A documentary featuring a group of Korean architects and professors who are spearheading the development of wood construction in the country was aired on YTN, a 24-hour news channel network in South Korea. The video clip can be viewed online on Youtube at: https://youtu.be/XmBor-gM7fA
Mass timber construction is taking off across the globe, and it also catches lots of attention by the mainstream Korean media. The technological advancement of engineered wood products is offering new opportunities for the building industry in Korea, according to the professionals interviewed in the documentary.
In 2016, the Korea Forest Service (KFS) built a four-storey wood building for the first time in the country, a facility that is now being used as a research center for the organization.

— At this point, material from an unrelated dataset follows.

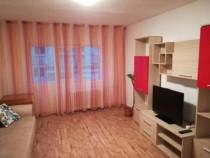 Ciresica, sat vacanţă, apartament 2 camere , mobilat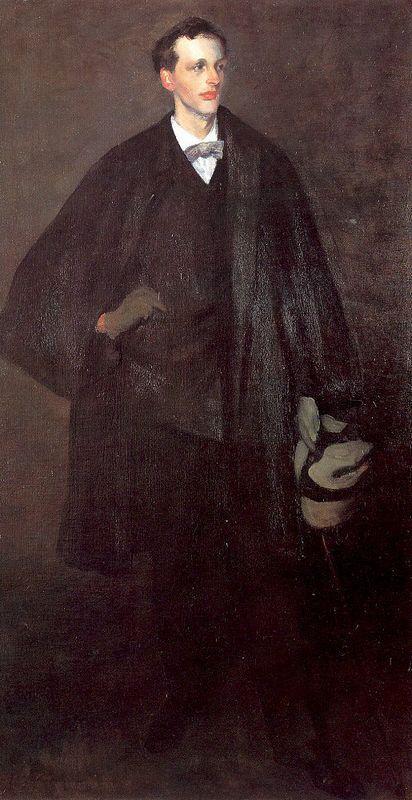 Portrait Of Charles Fitzgerald - William James Glackens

Last year, the organization completed Korea’s tallest wood building demo, an 18 meters high hybrid building to demonstrate the viability of mass timber construction in Korea. A more ambitious plan is also conceived by KFS to embark on another project for a 10-storey apartment tower in the coming years.
On February 8, the 20th KWCA-WUC(Korea Wood Construction Association – Wood University Centre) Software Design Course sponsored by Canada Wood Korea was concluded. The course aims to present basic principles of strength of materials and structural analysis for wood construction and introduce the codes that govern structural design. A total of 15 students joined this year’s course, and 3 of them continued to complete the 10-day Advanced Technology Construction Training in Canada in late February.
Buildings in general are responsible for 40 percent of all emissions and poses huge effects on the climate change, thus architects and developers are turning to timber building for the solution to reduce the construction industry’s massive carbon footprint. A quarter of the training course students were exposed to wood construction for the first time.